• CONSIGNE: Restituez à l'identique, dans l'entretien ci-dessous sur l'égalité entre femmes et hommes, le passage allant de « TF : Il y a » jusqu'à « à l’appel ? ».

Khadija Errebah : En effet l’article 19 de la nouvelle Constitution pose le principe de l’égalité entre les hommes et les femmes, et c’est un grand pas. Cela doit permettre d’avancer sur de nombreux sujets, notamment la mise en application des lois existantes, la mise en conformité de nos lois avec les grandes déclarations internationales relatives aux droits humains, et à travailler sur de nouvelles lois attendues depuis longtemps par le mouvement féministe. Les chantiers sont nombreux : les violences conjugales –aucune loi n’a encore été adoptée au Maroc-, l’avortement, la révision de la législation sur l’héritage, la suppression de la polygamie, la prise en compte de la dimension genre dans la gouvernance et l’accès des femmes à l’administration, et la parité politique.

TF : Sur le sujet de la parité politique, les lois votées en septembre ont déclenché la colère des féministes. Que dénoncez-vous ?

K. R. : Nous dénonçons le fait que l’inscription de la parité dans la Constitution ne soit pas suivie d’effets. Les lois organiques votées en septembre étaient censées mettre en pratique l’égalité hommes-femmes dans l’accès aux fonctions politiques, et c’est loin d’être le cas. Certes, les partis politiques devront appliquer le principe des quotas et présenter au moins un tiers de femmes en leur sein, mais rien n’est garanti, puisque le texte « encourage » et n’oblige à rien. Quant à la loi organique de la Chambre des représentants, elle maintient le principe d’une liste nationale de 90 sièges, dont 60 sont réservés aux femmes –au lieu de 30 dans la liste nationale préexistante. Cela ne garantit qu’un pourcentage de 15% de femmes –contre 10,8% dans la Chambre précédente-, c’est tout à fait insuffisant pour oser prétendre à une politique de parité, qui exigerait au moins un tiers de femmes. En outre nous savons d’expérience que cette liste exclusive est un ghetto qui ne donne pas vraiment de place aux femmes, puisque toutes les candidates vont se concentrer sur cette liste, sans aller chercher à mener des listes au sein des partis.

TF : Il y a en effet peu de candidatures féminines dans les listes qui se présentent dans les circonscriptions locales. Les femmes engagées en politique manquent-elles à l’appel ?

K. R. : Sur les 1521 listes locales, on ne compte que 57 têtes de liste féminines, et 4% de candidatures féminines au total. Pourtant les partis comptent un grand nombre de femmes cadres et militantes, mais ils préfèrent présenter des notables connus sur leurs listes. La mentalité de la société a évolué en faveur de la présence des femmes en politique, mais les partis ne suivent pas, ils continuent de courir après le pouvoir au lieu de chercher à établir un véritable contrat avec la population.

TF : Où en est actuellement la réforme de la Moudouwana, la loi régissant le statut des femmes et les relations familiales ?

• MATÉRIEL FOURNI:
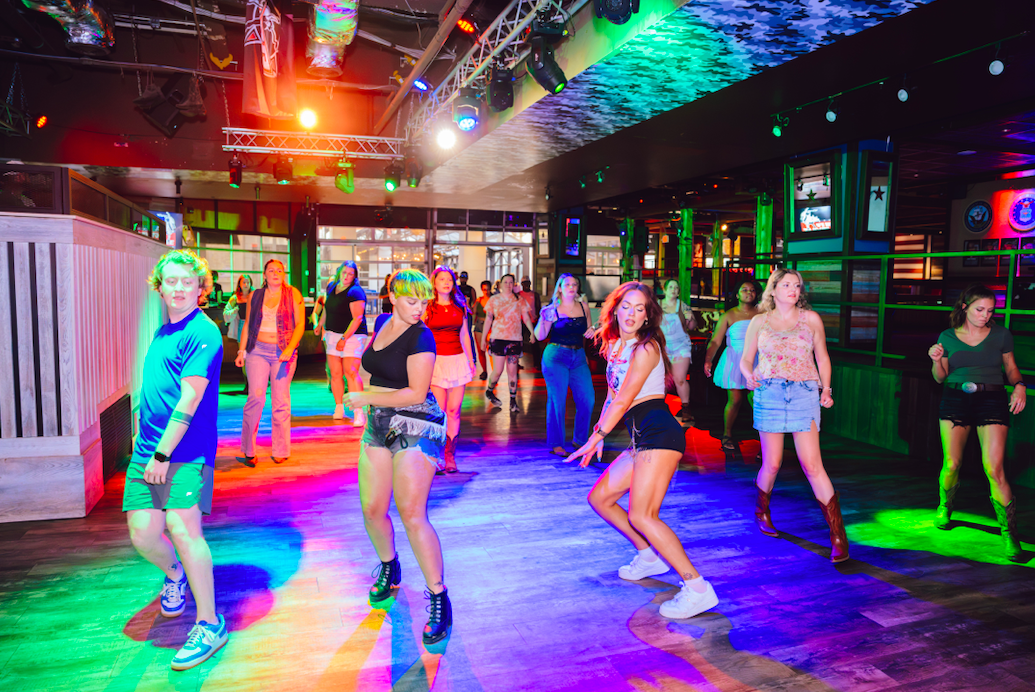 An image of multiple people line dancing at PBR Louisville.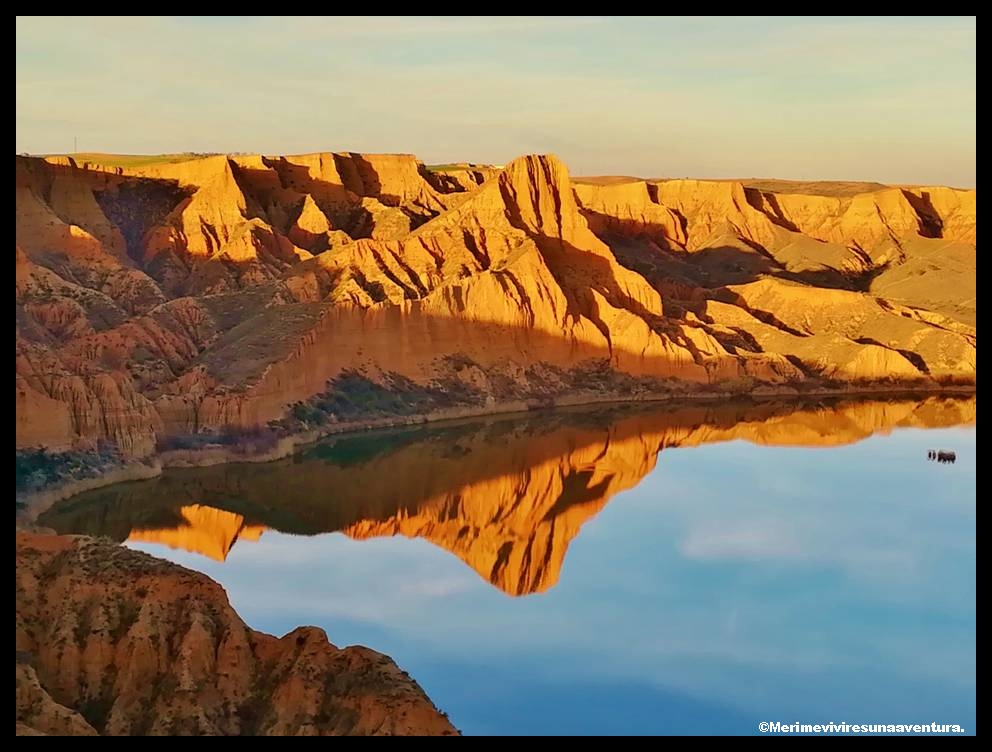 Barrancas de Burujón at sunset reflected in the Tagus reservoir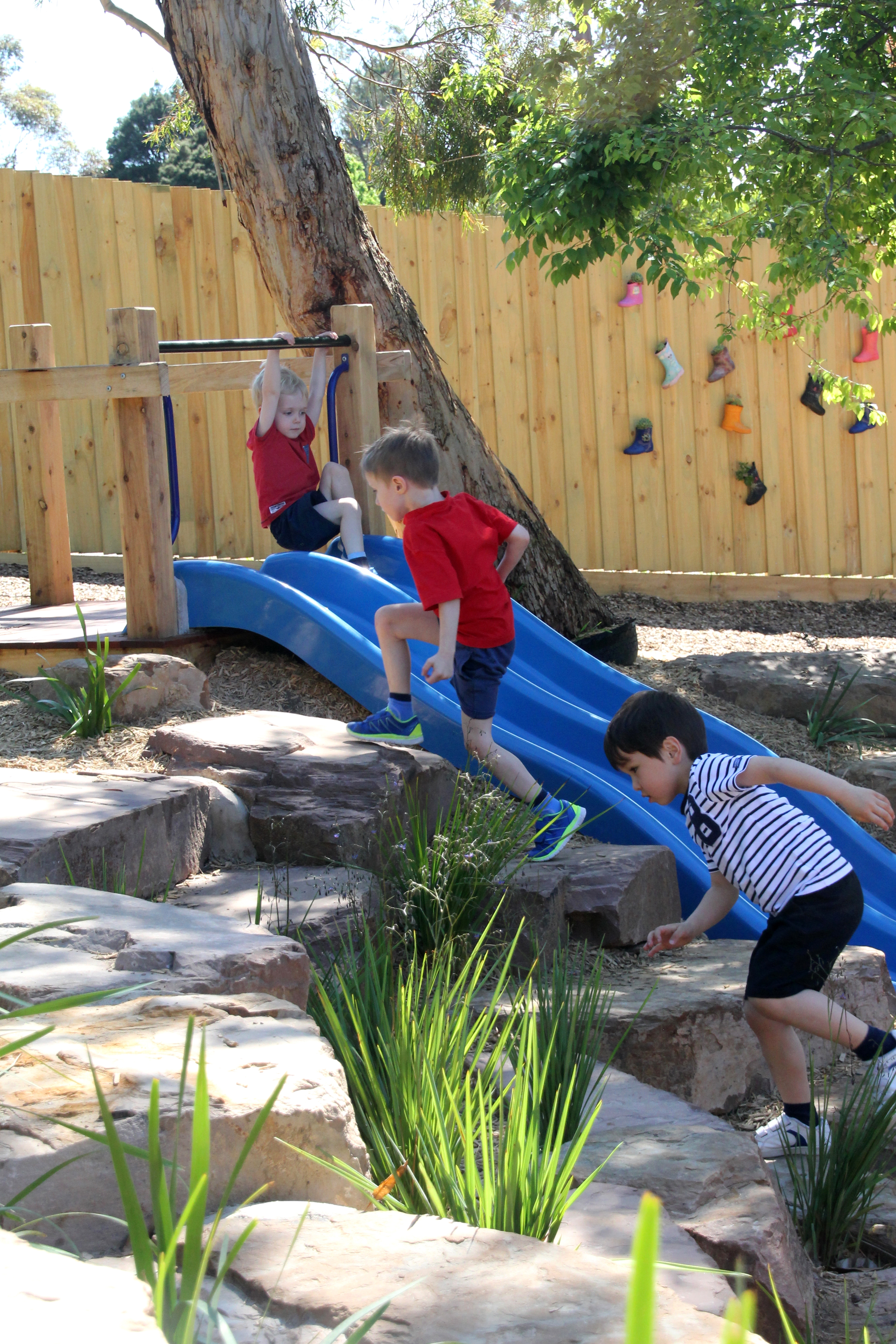 Children running up rocks and sliding down a slide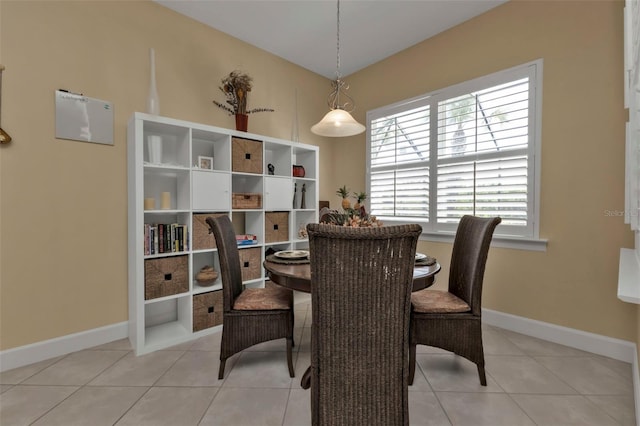 dining space with light tile patterned flooring and baseboards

• RÉPONSE CI-DESSOUS:
TF : Il y a en effet peu de candidatures féminines dans les listes qui se présentent dans les circonscriptions locales. Les femmes engagées en politique manquent-elles à l’appel ?